Layer 1, Neuron 1 calculations:
Let
Layer1.Neuron1.Connection1.New_weight = New_cW111
Layer1.Neuron1.Connection1.Old_weight = Old_cW111 = 0.3
Layer1.Neuron1.Connection1.connEntry = cEn111 = 0
Layer1.Neuron1.deltaError = dE11 = -0.01864
New_cW111 = Old_cW111 + (LR x cEn111 x dE11)
= 0.3 + (0.1 x 0 x -0.01864)
= 0.3 + ( 0 )
= 0.3
Layer1.Neuron1.Connection2.New_weight = New_cW112
Layer1.Neuron1.Connection2.Old_weight = Old_cW112 = 0.8
Layer1.Neuron1.Connection2.connEntry = cEn112 = 1
Layer1.Neuron1.deltaError = dE11 = -0.01864
New_cW112 = Old_cW112 + (LR x cEn112 x dE11)
= 0.8 + (0.1 x 1 x -0.01864)
= 0.8 + (-0.001864) = 0.798136
Layer1.Neuron1.New_Bias = New_Bias11
Layer1.Neuron1.Old_Bias = Old_Bias11 = 0.5
Layer1.Neuron1.deltaError = dE11 = -0.01864
New_Bias11 = Old_Bias11 + (LR x 1 x dE11)
= 0.5 + (0.1 x 1 x -0.01864 )
= 0.5 + (-0.001864)
= 0.498136
--------------------------------------------------------------------
Layer 1, Neuron 2 calculations:
Layer1.Neuron2.Connection1.New_weight = New_cW121
Layer1.Neuron2.Connection1.Old_weight = Old_cW121 = 0.1
Layer1.Neuron2.Connection1.connEntry = cEn121 = 0
Layer1.Neuron2.deltaError = dE12 = -0.02793
New_cW121 = Old_cW121 + (LR x cEn121 x dE12)

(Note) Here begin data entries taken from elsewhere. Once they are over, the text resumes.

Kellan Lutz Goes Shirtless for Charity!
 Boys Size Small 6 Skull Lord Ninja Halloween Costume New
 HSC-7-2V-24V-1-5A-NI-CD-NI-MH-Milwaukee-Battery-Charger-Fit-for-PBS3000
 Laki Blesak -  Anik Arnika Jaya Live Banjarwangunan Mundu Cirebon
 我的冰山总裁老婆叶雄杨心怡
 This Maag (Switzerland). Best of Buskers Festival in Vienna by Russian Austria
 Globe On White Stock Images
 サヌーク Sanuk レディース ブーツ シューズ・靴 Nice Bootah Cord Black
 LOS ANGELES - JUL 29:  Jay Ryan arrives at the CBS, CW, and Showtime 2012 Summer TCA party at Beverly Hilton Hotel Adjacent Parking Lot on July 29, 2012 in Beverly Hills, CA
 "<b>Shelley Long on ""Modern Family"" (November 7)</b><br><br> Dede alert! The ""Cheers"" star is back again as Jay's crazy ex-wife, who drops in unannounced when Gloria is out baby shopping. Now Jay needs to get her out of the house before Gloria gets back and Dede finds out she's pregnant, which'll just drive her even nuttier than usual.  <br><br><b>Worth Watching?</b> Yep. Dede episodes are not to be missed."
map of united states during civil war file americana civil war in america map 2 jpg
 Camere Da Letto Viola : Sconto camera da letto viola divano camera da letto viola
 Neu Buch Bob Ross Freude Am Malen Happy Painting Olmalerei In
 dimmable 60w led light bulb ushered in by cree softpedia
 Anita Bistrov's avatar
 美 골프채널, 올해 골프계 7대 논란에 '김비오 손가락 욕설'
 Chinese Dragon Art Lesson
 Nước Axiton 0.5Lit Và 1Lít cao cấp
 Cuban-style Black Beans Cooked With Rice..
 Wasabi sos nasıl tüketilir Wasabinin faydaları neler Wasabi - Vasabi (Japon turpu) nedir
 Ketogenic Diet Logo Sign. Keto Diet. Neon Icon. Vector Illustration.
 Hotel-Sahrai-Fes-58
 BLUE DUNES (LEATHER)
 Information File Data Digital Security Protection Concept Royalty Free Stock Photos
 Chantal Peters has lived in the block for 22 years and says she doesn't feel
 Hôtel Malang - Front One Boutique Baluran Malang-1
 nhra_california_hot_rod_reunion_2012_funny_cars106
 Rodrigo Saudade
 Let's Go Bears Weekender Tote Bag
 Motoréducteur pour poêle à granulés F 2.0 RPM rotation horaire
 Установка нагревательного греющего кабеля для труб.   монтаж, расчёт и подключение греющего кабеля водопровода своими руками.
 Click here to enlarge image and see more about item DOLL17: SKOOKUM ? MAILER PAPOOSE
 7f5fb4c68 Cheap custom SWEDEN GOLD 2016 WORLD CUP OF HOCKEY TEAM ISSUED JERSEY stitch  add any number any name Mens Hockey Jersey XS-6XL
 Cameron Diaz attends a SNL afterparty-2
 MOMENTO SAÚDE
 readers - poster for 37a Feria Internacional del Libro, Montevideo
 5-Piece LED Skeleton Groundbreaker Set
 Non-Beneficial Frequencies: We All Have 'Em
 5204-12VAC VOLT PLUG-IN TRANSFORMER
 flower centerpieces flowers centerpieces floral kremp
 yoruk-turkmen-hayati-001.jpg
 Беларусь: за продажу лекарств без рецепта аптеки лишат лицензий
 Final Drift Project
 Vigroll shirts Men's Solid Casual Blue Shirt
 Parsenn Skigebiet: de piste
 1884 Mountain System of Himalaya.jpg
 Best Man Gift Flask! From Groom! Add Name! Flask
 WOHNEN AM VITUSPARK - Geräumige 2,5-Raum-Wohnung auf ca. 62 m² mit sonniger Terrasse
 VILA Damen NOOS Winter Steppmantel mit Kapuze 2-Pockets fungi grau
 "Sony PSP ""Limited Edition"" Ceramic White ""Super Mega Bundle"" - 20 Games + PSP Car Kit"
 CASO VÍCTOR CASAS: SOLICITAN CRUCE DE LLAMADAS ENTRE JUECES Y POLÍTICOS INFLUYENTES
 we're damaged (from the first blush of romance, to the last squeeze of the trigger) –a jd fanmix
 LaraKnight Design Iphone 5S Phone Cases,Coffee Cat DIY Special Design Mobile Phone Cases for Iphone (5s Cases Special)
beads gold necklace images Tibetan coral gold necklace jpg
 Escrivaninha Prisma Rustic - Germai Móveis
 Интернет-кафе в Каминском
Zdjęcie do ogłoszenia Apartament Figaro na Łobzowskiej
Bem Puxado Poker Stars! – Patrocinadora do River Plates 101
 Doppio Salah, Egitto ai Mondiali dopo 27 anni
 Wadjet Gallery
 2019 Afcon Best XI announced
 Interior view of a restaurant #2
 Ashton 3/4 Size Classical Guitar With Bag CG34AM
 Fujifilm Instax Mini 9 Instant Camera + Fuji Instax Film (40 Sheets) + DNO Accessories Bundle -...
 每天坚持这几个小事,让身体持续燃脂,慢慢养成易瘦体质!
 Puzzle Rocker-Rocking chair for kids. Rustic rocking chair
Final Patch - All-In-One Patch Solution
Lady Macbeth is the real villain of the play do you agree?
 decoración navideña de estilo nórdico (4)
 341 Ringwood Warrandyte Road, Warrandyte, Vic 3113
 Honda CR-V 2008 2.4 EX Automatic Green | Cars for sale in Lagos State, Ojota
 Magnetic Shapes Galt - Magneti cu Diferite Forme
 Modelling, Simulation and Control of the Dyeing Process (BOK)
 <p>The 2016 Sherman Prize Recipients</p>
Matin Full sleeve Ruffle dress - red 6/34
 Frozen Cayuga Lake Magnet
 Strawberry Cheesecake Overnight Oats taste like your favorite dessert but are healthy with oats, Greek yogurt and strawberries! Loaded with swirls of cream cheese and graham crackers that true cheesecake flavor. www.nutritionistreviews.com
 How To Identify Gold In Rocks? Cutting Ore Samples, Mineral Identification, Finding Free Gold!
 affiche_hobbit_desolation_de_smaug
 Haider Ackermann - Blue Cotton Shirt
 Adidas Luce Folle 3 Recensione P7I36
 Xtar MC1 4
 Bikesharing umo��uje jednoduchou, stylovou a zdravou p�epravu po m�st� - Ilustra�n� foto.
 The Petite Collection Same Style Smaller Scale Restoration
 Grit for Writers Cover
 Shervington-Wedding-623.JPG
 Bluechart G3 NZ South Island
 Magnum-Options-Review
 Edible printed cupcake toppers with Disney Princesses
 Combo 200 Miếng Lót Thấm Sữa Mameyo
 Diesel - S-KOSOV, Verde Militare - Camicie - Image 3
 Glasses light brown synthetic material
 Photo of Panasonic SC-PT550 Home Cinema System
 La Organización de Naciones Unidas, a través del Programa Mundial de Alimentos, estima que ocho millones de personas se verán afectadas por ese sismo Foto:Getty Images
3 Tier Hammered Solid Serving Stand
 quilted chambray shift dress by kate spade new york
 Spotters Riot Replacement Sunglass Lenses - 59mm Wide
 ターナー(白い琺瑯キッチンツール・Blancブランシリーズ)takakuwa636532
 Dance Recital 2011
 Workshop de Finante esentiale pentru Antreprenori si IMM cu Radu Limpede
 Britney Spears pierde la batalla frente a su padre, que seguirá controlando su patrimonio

= 0.1 + (0.1 x 0 x -0.02793 )
= 0.1 + (0)
= 0.1
Layer1.Neuron2.Connection2.New_weight = New_cW122
Layer1.Neuron2.Connection2.Old_weight = Old_cW122 = 0.1
Layer1.Neuron2.Connection2.connEntry = cEn122 = 1
Layer1.Neuron2.deltaError = dE12 = -0.02793
New_cW122 = Old_cW122 + (LR x cEn122 x dE12)
= 0.1 + (0.1 x 1 x -0.02793)
= 0.1 + (-0.002793)
= 0.097207
Layer1.Neuron2.New_Bias = New_Bias12
Layer1.Neuron2.Old_Bias = Old_Bias12 = 0.2
Layer1.Neuron2.deltaError = dE12 = -0.02793
New_Bias12 = Old_Bias12 + (LR x 1 x de12)
= 0.2 + (0.1 x 1 x -0.02793)
= 0.2 + (-0.002793)
= 0.197207
----------------------------------------------------------------------
All done. That was just one training cycle. Thank goodness we have computers !
A computer can process these calculations really quickly, and depending on how complicated your neural network is (ie. number of layers, and number of neurons per layer), you may find that the training procedure may take some time. But believe me, if you have designed it right, it is well worth the wait.
Because once you have the desired weights and bias values set up, you are good to go, and as you receive data, the computer can do a single forward pass in a fraction of a second, and you will get your desired output, hopefully :)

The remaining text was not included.